# Lab 2: Prompt Chains & Testing Workflows

In this hands-on lab, you'll move beyond single prompts and learn to build **multi-step prompt workflows** — sequences of prompts where the output of one step feeds into the next. You'll also learn to systematically test and compare prompts using A/B testing techniques.

## Learning Objectives
- Understand and debug multi-step prompt chains
- Design prompt workflows using sequential, fan-out, and iterative patterns
- Critically evaluate biased A/B test designs
- Architect complex multi-step pipelines for real business tasks

**Duration:** 55–65 minutes | **Difficulty:** Intermediate

**What You Need:** Access to an AI tool (ChatGPT, Claude, Copilot, or similar)

---

## Part 1: Understanding Prompt Chains

A **prompt chain** breaks a complex task into discrete steps where the output of one step becomes the input for the next. This mirrors how humans tackle large problems: research first, then outline, then draft, then polish.
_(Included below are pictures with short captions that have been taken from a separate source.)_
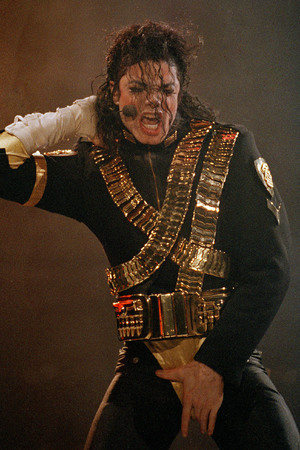 Michael Jackson realizando.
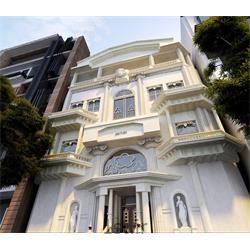 نمای ساختمان با طراحی کلاسیک با استفاده از سنگ تراورتن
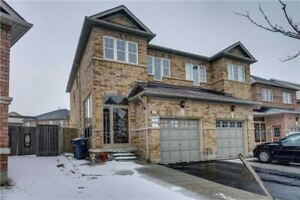 Incredible 3 Bedrm Home With Beauty Of Lakeland Village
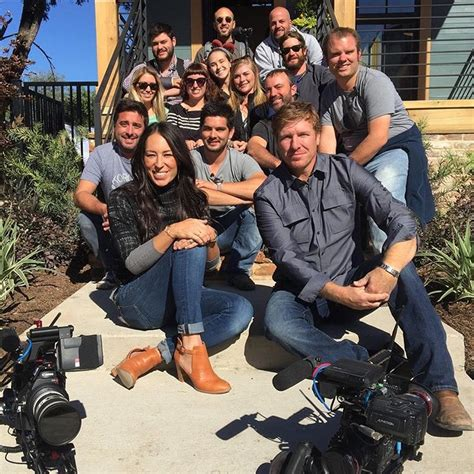 cast of fixer upper fixer upper cast season 3 of hgtv s fixer upper set to air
### Example: Article Writing Chain

Here's a 3-step chain for writing an article about AI in healthcare:

**Step 1 — Extract Topics:**
> Extract the 5 most important topics from the following subject: AI in healthcare

*Output:*
> 1. Current adoption rates and growth trajectory
> 2. Primary use cases in clinical settings
> 3. Regulatory landscape and compliance
> 4. Cost-benefit analysis for hospital systems
> 5. Patient outcome improvements backed by studies

**Step 2 — Create Outline** (uses Step 1's output as input):
> Create a detailed article outline organized around these topics:
> [paste Step 1 output]

*Output:*
> I. Introduction — The AI revolution in healthcare
>    A. Hook: startling statistic on diagnostic errors
>    B. Thesis: AI is transforming clinical outcomes
> II. Adoption Landscape
>    A. Current rates: 38% of hospitals using some form of AI
>    B. Growth: projected 45% CAGR through 2028
> III. Clinical Use Cases
> *(and so on...)*

**Step 3 — Write Introduction** (uses Step 2's output as input):
> Write a compelling 150-word introduction for an article with this outline:
> [paste Step 2 output]

*Output:*
> Every year, an estimated 12 million Americans receive a misdiagnosis. For hospital administrators, artificial intelligence offers a compelling answer...

### Why Chains Work
- Each step has a **focused, manageable scope**
- The AI produces better output when given specific, narrow tasks
- You can **inspect and fix** intermediate results before they cascade
- You can **reuse steps** across different workflows

---

## Workflow Patterns

Real-world prompt workflows use three common patterns:

### 1. Sequential Pattern
Steps run one after another. Each step's output feeds the next.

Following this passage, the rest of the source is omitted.